**EXCERPT TO READ**:
Trying to regain some of its lost market share, Nokia is hoping to woo both enterprise and consumer customers with a lighter, sleeker version of its high-end Communicator handset that will be released worldwide at the beginning of next year.
The Communicator 9300, which is both a phone and a PDA, opens from its side rather like a glasses case to reveal a full keyboard and 65,536-colour screen.
It uses Bluetooth for wirelessly transmitting voice and data, offers high-speed Internet browsing and comes with built-in office applications, in a package that weighs 167g, said Nokia spokeswoman Tia Matthews.
"With voice communications and the PDA-like features, it is combining the best of both worlds and we feel that we've packaged it right this time," Matthews said. "We feel this is the right form factor."
While the handset is aimed primarily at the corporate market, Nokia believes that the new product, which when closed looks and works much like a standard mobile phone, will appeal to a wider audience than its predecessors, Matthews added. The Communicator line was launched in 1996.
The Communicator 9300 will be released by Nokia in the first quarter of 2005 with an estimated price of €700 (£480) before subsidies by mobile service providers, Matthews said.
The handset will come in two tri-band versions, optimised for GSM networks in the European and Asia markets (on 900MHz, 1800MHz and 1900MHz bands), and in the Americas (on 850MHz, 1800MHz and 1900MHz bands). Both versions will be able to roam in GSM networks across regions.
Nokia, which is the world's largest mobile phone maker, has been suffering this year from increased competition from the likes of Motorola, Sony Ericsson Mobile Communications and Siemens, as well as makers of PDAs that include mobile phone capabilities such Hewlett-Packard, PalmOne and Research In Motion, the maker of the BlackBerry device.
In the face of declining net sales, the company promised last April to quickly introduce new handsets and to focus on three areas of development: expanding mobile voice, driving consumers' use of multimedia and encouraging more business use of mobile applications.
The 9300 runs on the Nokia Series 80 software platform, which is based on the Symbian operating system, and will ship with 80Mbytes of memory, expandable to 2Gbytes with an optional MMC (MultiMediaCard) flash memory card, Nokia said.

**DATA EXTRACT**:
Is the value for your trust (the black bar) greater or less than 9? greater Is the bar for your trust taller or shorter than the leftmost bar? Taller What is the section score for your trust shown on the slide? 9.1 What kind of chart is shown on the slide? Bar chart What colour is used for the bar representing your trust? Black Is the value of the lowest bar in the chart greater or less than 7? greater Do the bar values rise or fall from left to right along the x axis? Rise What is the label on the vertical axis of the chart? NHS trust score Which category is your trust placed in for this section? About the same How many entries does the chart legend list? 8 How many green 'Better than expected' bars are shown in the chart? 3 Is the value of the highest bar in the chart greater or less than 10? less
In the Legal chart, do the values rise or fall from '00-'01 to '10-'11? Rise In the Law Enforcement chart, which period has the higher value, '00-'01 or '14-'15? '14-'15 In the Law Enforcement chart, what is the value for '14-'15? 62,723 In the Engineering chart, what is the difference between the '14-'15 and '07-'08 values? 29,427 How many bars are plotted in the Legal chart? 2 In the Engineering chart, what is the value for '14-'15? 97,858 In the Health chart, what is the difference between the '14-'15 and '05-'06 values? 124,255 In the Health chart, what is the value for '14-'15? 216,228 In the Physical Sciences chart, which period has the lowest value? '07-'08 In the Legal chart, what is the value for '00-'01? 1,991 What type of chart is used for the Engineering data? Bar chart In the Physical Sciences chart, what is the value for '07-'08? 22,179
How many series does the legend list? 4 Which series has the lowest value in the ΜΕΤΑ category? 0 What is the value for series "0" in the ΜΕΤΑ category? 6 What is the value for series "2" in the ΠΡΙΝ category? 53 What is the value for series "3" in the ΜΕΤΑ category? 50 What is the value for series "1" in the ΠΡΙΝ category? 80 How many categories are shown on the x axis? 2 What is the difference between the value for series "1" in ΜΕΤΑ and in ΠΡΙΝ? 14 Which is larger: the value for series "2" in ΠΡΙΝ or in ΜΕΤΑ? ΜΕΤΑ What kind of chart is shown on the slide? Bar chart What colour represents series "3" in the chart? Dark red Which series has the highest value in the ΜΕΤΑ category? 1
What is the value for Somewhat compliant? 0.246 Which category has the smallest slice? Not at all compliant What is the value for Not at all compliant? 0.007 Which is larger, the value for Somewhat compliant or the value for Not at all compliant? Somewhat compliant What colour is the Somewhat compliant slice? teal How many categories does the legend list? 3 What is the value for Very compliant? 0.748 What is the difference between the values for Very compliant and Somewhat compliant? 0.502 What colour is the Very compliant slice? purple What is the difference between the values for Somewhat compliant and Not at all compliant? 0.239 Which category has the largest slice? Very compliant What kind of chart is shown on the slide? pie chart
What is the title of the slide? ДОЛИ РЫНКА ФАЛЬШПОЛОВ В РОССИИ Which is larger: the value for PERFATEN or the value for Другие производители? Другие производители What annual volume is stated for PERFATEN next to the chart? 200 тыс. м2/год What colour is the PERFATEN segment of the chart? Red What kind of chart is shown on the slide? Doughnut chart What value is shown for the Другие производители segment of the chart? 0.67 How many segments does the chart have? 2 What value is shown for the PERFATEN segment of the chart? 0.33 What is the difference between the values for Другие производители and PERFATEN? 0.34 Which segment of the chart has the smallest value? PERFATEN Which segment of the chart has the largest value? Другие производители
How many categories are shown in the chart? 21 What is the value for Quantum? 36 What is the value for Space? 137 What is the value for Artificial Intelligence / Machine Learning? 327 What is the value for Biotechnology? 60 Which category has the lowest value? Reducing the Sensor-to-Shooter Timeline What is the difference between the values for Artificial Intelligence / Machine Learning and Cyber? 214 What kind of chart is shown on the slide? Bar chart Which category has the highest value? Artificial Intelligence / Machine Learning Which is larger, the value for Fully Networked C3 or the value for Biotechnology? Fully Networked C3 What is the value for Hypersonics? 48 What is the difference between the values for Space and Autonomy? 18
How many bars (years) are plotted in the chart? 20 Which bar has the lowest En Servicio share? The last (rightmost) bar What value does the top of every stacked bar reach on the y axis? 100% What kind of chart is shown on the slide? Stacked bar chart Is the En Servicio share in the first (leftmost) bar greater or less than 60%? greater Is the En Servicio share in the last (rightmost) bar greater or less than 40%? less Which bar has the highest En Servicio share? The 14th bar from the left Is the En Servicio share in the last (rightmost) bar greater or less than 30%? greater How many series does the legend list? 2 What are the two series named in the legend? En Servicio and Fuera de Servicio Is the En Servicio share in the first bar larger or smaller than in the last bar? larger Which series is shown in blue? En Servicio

**GOAL OF THE EXERCISE**:
According to the article on the Nokia Communicator 9300, in what year was the Communicator line launched?

**RESULT FOR THIS EXERCISE**:
1996